Top of TASK MATERIAL
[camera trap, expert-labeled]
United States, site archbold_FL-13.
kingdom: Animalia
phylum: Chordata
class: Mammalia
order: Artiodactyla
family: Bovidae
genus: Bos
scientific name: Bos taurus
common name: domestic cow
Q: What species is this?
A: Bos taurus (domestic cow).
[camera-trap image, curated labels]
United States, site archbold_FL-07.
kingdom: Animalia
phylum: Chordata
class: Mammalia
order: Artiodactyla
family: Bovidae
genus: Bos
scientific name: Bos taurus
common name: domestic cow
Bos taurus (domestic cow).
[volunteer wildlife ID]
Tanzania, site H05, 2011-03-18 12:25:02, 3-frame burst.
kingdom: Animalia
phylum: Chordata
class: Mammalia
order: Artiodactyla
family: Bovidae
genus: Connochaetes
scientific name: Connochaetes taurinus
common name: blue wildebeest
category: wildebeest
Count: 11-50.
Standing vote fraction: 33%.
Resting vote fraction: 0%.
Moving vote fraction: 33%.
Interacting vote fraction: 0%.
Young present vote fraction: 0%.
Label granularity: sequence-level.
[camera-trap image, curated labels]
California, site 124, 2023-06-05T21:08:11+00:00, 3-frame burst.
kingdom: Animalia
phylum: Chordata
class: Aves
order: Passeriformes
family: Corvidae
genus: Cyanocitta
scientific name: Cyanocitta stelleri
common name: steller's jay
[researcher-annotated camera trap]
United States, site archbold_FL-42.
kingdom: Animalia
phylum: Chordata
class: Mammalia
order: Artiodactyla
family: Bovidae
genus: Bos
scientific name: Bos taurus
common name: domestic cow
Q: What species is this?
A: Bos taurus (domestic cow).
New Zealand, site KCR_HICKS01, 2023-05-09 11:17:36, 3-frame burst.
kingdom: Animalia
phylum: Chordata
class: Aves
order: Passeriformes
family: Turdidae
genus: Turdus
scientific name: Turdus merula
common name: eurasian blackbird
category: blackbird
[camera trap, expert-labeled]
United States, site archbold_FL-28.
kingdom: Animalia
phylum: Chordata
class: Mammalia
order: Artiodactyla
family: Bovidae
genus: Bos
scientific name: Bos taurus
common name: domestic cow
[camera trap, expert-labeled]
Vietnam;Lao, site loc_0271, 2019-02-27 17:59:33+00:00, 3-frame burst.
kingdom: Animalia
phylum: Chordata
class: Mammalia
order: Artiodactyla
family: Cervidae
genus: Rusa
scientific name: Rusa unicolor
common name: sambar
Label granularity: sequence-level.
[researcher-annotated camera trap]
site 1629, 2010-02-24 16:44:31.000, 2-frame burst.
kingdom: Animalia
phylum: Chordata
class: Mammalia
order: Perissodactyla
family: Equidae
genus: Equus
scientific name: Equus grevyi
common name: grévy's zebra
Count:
Bottom of TASK MATERIAL
_WORK INSTRUCTION_.
Whenever a line above has the word "fraction" in it, copy that line.

_PROBLEM SOLUTION_.
Standing vote fraction: 33%.
Resting vote fraction: 0%.
Moving vote fraction: 33%.
Interacting vote fraction: 0%.
Young present vote fraction: 0%.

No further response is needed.